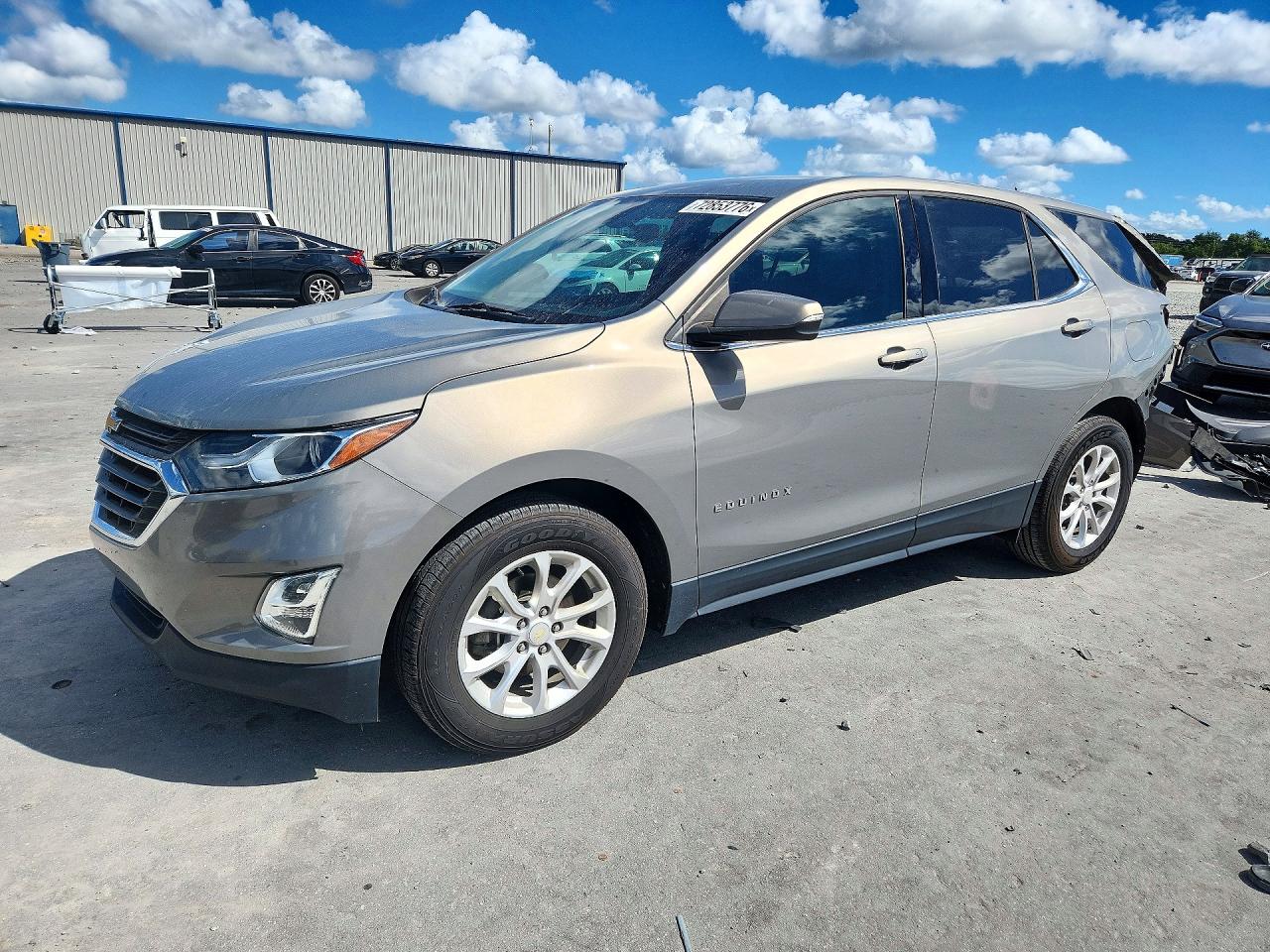 2018 CHEVROLET EQUINOX LT (1LT) — Front 3/4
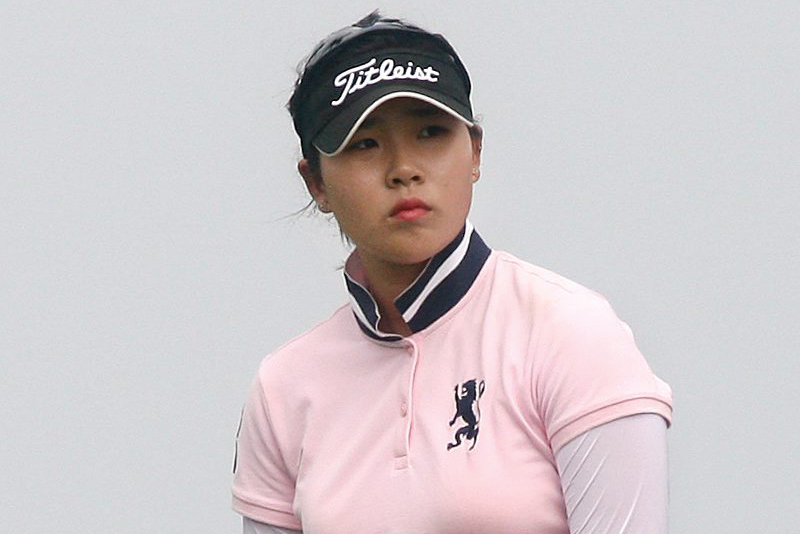  Korean seizes control with late birdies, leads by one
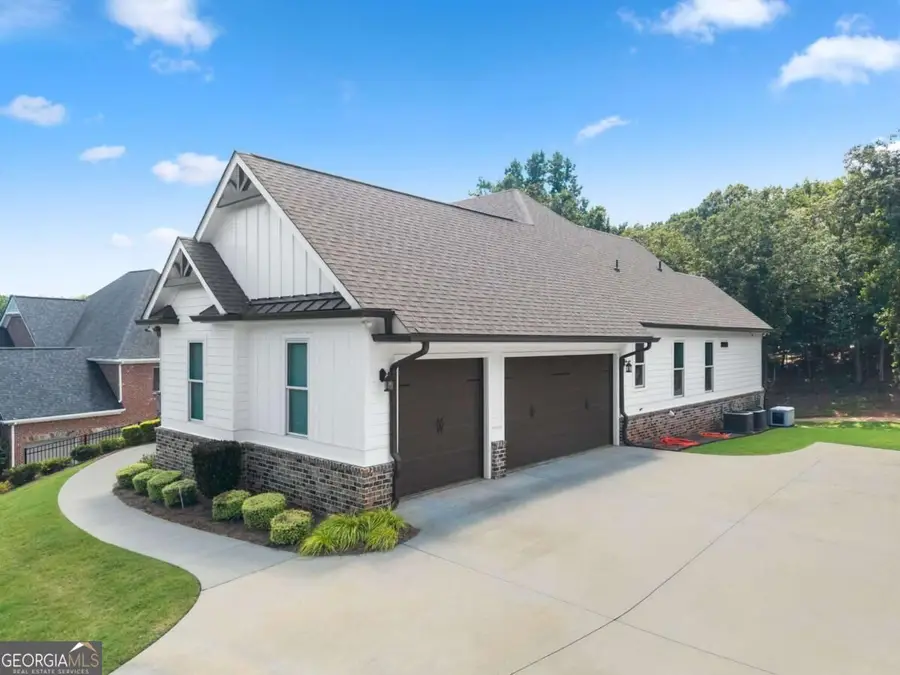 4466 Park Royal Dr, Flowery Branch, GA 30542 - #2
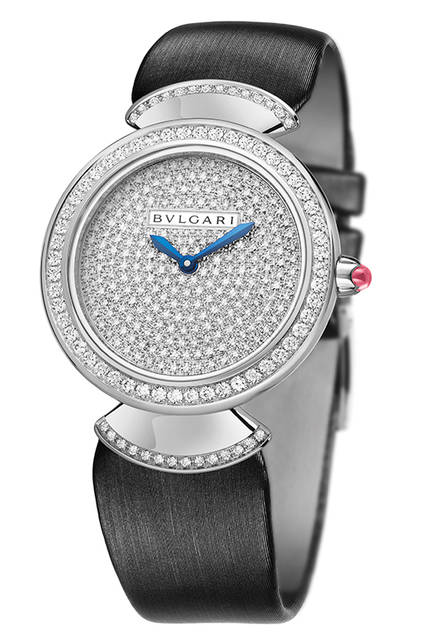 <strong>ディーヴァ</strong><br />ケース｜18Kホワイトゴールド（文字盤には、233個のパヴェダイヤル）<br />直径｜30mm<br />ムーブメント｜クォーツ<br />ストラップ｜サテン<br />防水｜3気圧<br />発売時期｜2016年5月予定<br />予価｜325万円（税別）<br /><br />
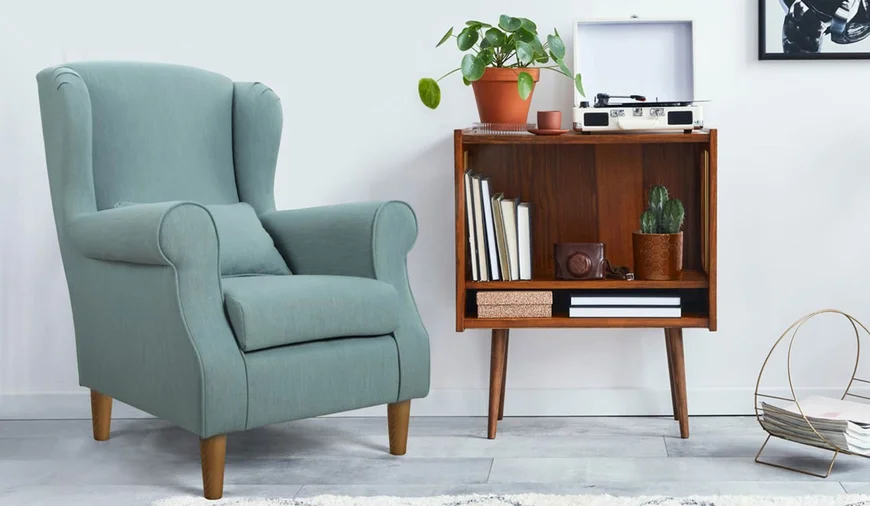 Классическое кресло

:::

**EXERCISE PROMPT:**
Each entry above should be restated word for word, though no picture may appear in the copy.

**ANSWER FOR THE TASK:**
 2018 CHEVROLET EQUINOX LT (1LT) — Front 3/4
  Korean seizes control with late birdies, leads by one
 4466 Park Royal Dr, Flowery Branch, GA 30542 - #2
 <strong>ディーヴァ</strong><br />ケース｜18Kホワイトゴールド（文字盤には、233個のパヴェダイヤル）<br />直径｜30mm<br />ムーブメント｜クォーツ<br />ストラップ｜サテン<br />防水｜3気圧<br />発売時期｜2016年5月予定<br />予価｜325万円（税別）<br /><br />
 Классическое кресло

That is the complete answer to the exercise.